◆ **EXERCISE DIRECTIONS**
Write each of the records out again exactly.

(Stored data)
^^^^^^^^^^^^^^^^
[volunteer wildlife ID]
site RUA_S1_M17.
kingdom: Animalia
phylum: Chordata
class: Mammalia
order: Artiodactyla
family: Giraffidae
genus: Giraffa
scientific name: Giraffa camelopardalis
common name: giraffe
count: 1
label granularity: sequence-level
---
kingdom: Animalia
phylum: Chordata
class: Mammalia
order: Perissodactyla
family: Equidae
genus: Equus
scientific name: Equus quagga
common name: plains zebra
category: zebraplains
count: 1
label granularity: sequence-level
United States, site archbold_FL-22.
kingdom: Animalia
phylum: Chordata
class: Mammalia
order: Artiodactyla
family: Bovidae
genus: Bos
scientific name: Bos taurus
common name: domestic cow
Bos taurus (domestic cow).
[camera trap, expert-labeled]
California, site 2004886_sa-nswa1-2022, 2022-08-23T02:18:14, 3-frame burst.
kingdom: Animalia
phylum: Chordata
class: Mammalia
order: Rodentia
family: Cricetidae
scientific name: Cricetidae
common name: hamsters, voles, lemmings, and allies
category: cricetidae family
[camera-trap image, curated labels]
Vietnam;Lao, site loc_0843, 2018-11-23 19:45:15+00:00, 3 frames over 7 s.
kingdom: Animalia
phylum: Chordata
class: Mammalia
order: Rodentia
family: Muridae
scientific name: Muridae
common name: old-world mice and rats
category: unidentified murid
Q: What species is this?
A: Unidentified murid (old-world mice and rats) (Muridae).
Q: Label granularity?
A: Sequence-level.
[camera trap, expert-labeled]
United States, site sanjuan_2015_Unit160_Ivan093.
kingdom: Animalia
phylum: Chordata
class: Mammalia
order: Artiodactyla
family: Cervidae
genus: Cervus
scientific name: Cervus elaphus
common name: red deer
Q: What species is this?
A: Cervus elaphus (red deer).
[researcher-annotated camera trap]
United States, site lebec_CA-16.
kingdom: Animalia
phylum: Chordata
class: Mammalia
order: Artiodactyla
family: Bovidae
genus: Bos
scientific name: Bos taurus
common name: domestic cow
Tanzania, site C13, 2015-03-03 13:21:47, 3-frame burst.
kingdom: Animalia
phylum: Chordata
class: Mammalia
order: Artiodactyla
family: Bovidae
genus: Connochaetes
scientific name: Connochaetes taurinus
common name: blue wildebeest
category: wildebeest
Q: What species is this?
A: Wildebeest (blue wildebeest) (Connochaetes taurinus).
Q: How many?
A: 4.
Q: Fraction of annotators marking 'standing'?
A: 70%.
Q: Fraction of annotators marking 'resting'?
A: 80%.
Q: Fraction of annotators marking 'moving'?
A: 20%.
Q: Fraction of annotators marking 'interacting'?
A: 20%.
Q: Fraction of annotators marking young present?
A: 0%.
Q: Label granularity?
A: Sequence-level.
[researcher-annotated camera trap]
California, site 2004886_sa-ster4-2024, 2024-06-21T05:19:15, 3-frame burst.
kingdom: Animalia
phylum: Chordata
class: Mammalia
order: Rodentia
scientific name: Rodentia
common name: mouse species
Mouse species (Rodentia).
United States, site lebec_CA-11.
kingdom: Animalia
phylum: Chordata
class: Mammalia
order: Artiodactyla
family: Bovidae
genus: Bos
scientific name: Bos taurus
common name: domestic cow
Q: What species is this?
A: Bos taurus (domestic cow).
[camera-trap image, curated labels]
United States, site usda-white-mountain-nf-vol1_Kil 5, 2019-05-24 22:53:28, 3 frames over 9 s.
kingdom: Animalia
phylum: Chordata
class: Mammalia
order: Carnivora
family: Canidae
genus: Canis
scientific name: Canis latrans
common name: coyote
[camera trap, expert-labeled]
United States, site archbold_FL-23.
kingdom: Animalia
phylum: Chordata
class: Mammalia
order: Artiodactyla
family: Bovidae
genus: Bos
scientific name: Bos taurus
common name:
^^^^^^^^^^^^^^^^
◆ **RESPONSE FOR THIS EXERCISE**
[volunteer wildlife ID]
site RUA_S1_M17.
kingdom: Animalia
phylum: Chordata
class: Mammalia
order: Artiodactyla
family: Giraffidae
genus: Giraffa
scientific name: Giraffa camelopardalis
common name: giraffe
count: 1
label granularity: sequence-level
---
kingdom: Animalia
phylum: Chordata
class: Mammalia
order: Perissodactyla
family: Equidae
genus: Equus
scientific name: Equus quagga
common name: plains zebra
category: zebraplains
count: 1
label granularity: sequence-level
United States, site archbold_FL-22.
kingdom: Animalia
phylum: Chordata
class: Mammalia
order: Artiodactyla
family: Bovidae
genus: Bos
scientific name: Bos taurus
common name: domestic cow
Bos taurus (domestic cow).
[camera trap, expert-labeled]
California, site 2004886_sa-nswa1-2022, 2022-08-23T02:18:14, 3-frame burst.
kingdom: Animalia
phylum: Chordata
class: Mammalia
order: Rodentia
family: Cricetidae
scientific name: Cricetidae
common name: hamsters, voles, lemmings, and allies
category: cricetidae family
[camera-trap image, curated labels]
Vietnam;Lao, site loc_0843, 2018-11-23 19:45:15+00:00, 3 frames over 7 s.
kingdom: Animalia
phylum: Chordata
class: Mammalia
order: Rodentia
family: Muridae
scientific name: Muridae
common name: old-world mice and rats
category: unidentified murid
Q: What species is this?
A: Unidentified murid (old-world mice and rats) (Muridae).
Q: Label granularity?
A: Sequence-level.
[camera trap, expert-labeled]
United States, site sanjuan_2015_Unit160_Ivan093.
kingdom: Animalia
phylum: Chordata
class: Mammalia
order: Artiodactyla
family: Cervidae
genus: Cervus
scientific name: Cervus elaphus
common name: red deer
Q: What species is this?
A: Cervus elaphus (red deer).
[researcher-annotated camera trap]
United States, site lebec_CA-16.
kingdom: Animalia
phylum: Chordata
class: Mammalia
order: Artiodactyla
family: Bovidae
genus: Bos
scientific name: Bos taurus
common name: domestic cow
Tanzania, site C13, 2015-03-03 13:21:47, 3-frame burst.
kingdom: Animalia
phylum: Chordata
class: Mammalia
order: Artiodactyla
family: Bovidae
genus: Connochaetes
scientific name: Connochaetes taurinus
common name: blue wildebeest
category: wildebeest
Q: What species is this?
A: Wildebeest (blue wildebeest) (Connochaetes taurinus).
Q: How many?
A: 4.
Q: Fraction of annotators marking 'standing'?
A: 70%.
Q: Fraction of annotators marking 'resting'?
A: 80%.
Q: Fraction of annotators marking 'moving'?
A: 20%.
Q: Fraction of annotators marking 'interacting'?
A: 20%.
Q: Fraction of annotators marking young present?
A: 0%.
Q: Label granularity?
A: Sequence-level.
[researcher-annotated camera trap]
California, site 2004886_sa-ster4-2024, 2024-06-21T05:19:15, 3-frame burst.
kingdom: Animalia
phylum: Chordata
class: Mammalia
order: Rodentia
scientific name: Rodentia
common name: mouse species
Mouse species (Rodentia).
United States, site lebec_CA-11.
kingdom: Animalia
phylum: Chordata
class: Mammalia
order: Artiodactyla
family: Bovidae
genus: Bos
scientific name: Bos taurus
common name: domestic cow
Q: What species is this?
A: Bos taurus (domestic cow).
[camera-trap image, curated labels]
United States, site usda-white-mountain-nf-vol1_Kil 5, 2019-05-24 22:53:28, 3 frames over 9 s.
kingdom: Animalia
phylum: Chordata
class: Mammalia
order: Carnivora
family: Canidae
genus: Canis
scientific name: Canis latrans
common name: coyote
[camera trap, expert-labeled]
United States, site archbold_FL-23.
kingdom: Animalia
phylum: Chordata
class: Mammalia
order: Artiodactyla
family: Bovidae
genus: Bos
scientific name: Bos taurus
common name:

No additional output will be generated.